Martindale was imprisoned in November 2006, serving four years (and also having around £100,000-worth of assets seized as proceeds of crime), then completed his degree following his release. In football, he played for Whitburn in the East Region Juniors then became assistant manager at Broxburn Athletic.

Progression at Livingston
In 2014, while employed in the construction industry, he became involved with local professional club Livingston as a part-time volunteer based on personal recommendations and following appropriate background checks, with his work initially consisting of basic training duties and ground maintenance – the club's poor financial state at the time meant they were in need of assistance at minimal cost. Even at that stage, his appointment was scrutinised in local press. He gradually became more involved in coaching and recruitment during Mark Burchill's spell as manager, and also began to study the subject formally, obtaining his UEFA B Licence via the Irish Football Association due to them being more accommodating to applicants with convictions than their Scottish counterparts.

Martindale was appointed assistant manager of Livingston when David Hopkin became manager in January 2016, and when Hopkin departed in May 2018 after leading the club to successive promotions from Scottish League One to the Scottish Premiership, took temporary charge of the team; several signings were made during this summer period (during which he was offered the manager's job but turned it down for concerns of bringing embarrassment to the club due to his past and of being too inexperienced at that point) but no official matches played prior to the appointment of Kenny Miller, who soon resigned in August 2018 to continue his playing career. Martindale again had interim control for a matter of days before Gary Holt took over, keeping Martindale on the staff and handing him increased responsibilities as 'head of football operations'.

_Records shown_:

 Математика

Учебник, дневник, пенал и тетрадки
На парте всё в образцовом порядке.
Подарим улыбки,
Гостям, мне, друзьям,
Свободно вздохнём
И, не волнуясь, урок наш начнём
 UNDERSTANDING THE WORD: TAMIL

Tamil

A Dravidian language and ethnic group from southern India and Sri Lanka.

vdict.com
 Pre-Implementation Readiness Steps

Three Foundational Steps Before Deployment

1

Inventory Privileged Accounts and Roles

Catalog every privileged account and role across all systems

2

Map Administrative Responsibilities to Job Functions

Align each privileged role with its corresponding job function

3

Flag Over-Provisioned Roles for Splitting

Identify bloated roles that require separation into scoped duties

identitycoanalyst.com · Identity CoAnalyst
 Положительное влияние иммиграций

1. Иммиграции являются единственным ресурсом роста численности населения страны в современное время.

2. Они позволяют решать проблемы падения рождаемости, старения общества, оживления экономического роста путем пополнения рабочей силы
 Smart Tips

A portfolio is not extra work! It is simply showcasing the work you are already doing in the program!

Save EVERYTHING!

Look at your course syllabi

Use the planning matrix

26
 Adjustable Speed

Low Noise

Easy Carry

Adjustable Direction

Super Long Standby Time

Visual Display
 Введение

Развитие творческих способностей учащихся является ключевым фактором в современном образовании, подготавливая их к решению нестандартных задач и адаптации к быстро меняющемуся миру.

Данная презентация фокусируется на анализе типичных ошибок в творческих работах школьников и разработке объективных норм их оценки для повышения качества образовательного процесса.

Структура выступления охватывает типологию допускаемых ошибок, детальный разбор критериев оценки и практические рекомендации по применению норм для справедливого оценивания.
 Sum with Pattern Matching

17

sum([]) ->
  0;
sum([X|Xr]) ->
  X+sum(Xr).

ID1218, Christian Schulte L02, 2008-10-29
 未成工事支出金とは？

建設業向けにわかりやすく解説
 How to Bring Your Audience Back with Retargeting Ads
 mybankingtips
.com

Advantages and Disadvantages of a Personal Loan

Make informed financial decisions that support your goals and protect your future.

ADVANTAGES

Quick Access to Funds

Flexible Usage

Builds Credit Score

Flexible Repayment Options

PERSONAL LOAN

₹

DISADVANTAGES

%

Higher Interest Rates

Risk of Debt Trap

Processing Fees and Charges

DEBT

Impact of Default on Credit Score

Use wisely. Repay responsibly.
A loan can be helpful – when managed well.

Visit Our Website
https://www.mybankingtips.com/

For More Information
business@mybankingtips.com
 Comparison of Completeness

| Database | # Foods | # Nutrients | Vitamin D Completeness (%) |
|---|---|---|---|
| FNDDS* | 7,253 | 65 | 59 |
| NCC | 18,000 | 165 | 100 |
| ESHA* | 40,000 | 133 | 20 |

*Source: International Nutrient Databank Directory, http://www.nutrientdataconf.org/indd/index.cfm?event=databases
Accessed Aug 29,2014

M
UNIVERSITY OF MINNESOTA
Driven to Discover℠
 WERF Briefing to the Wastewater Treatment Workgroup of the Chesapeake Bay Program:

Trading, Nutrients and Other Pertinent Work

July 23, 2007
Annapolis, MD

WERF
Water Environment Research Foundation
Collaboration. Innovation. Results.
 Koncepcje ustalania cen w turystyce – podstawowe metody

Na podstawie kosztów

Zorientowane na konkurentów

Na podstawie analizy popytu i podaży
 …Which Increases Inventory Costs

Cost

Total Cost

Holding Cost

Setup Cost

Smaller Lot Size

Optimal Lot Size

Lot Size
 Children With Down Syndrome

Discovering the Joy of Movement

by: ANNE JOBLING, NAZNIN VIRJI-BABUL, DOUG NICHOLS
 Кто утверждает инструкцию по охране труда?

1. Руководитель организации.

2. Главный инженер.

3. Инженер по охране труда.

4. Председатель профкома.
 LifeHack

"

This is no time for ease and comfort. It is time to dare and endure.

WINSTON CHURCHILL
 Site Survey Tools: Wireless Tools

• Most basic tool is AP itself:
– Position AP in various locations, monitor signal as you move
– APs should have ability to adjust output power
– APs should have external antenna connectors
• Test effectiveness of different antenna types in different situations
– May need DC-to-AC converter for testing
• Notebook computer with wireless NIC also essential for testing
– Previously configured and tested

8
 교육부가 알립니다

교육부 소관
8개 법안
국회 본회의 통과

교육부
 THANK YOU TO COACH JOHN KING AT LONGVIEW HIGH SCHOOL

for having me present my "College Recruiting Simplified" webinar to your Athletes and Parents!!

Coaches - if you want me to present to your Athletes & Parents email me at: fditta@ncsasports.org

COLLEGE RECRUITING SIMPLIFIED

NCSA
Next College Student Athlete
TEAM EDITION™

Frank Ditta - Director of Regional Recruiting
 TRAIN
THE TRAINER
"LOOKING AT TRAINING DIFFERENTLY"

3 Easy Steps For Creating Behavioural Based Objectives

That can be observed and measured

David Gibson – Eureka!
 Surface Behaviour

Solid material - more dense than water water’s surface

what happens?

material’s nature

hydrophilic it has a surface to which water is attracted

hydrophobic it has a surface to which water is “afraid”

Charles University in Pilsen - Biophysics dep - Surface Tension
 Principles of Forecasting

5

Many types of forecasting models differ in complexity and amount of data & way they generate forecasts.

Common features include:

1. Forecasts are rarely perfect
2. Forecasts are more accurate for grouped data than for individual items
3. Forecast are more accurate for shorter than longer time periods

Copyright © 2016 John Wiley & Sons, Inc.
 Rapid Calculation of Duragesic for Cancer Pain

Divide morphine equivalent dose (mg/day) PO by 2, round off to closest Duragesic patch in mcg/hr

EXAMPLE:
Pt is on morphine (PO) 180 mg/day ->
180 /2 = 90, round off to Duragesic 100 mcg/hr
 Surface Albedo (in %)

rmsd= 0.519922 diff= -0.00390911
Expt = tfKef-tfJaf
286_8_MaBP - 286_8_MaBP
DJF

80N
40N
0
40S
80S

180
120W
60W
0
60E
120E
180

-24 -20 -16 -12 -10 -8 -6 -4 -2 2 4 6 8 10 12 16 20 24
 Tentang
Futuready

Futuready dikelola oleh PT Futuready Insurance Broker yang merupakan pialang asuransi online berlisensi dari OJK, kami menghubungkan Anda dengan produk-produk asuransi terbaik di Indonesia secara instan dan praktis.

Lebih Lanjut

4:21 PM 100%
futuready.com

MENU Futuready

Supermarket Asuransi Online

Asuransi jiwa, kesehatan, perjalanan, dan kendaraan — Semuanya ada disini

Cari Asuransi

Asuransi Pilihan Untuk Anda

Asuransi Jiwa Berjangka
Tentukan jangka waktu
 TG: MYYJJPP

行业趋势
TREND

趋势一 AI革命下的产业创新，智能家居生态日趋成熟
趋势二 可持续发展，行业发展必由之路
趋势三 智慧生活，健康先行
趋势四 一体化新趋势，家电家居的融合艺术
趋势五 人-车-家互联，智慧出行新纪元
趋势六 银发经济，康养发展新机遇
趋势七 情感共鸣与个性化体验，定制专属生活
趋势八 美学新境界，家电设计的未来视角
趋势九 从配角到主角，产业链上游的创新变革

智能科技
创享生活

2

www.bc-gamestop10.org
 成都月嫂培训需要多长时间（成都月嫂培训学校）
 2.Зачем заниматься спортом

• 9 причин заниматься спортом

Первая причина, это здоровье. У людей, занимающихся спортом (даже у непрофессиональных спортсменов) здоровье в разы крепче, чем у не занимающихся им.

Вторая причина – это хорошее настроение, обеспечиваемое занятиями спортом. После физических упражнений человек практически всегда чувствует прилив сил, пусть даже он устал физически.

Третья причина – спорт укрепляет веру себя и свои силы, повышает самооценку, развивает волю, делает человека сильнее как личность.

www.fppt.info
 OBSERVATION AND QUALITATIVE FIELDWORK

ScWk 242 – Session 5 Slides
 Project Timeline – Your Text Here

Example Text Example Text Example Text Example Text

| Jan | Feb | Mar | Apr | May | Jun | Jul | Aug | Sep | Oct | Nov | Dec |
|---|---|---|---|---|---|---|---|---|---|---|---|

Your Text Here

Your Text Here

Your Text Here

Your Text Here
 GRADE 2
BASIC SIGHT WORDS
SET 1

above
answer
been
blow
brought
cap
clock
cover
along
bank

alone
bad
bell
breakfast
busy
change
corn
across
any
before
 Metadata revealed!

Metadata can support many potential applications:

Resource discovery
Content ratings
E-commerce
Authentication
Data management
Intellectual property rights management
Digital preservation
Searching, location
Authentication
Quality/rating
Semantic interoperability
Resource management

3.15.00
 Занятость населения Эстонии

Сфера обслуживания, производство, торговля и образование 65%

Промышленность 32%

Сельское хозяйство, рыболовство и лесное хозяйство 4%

_Parts of the exercise_:
[A] In the text about Martindale, which association granted his UEFA B Licence?
[B] Name every person the Martindale text identifies as a manager of Livingston.

_Answers below_:
[A] The Irish Football Association.

[B] Mark Burchill, David Hopkin, Kenny Miller, Gary Holt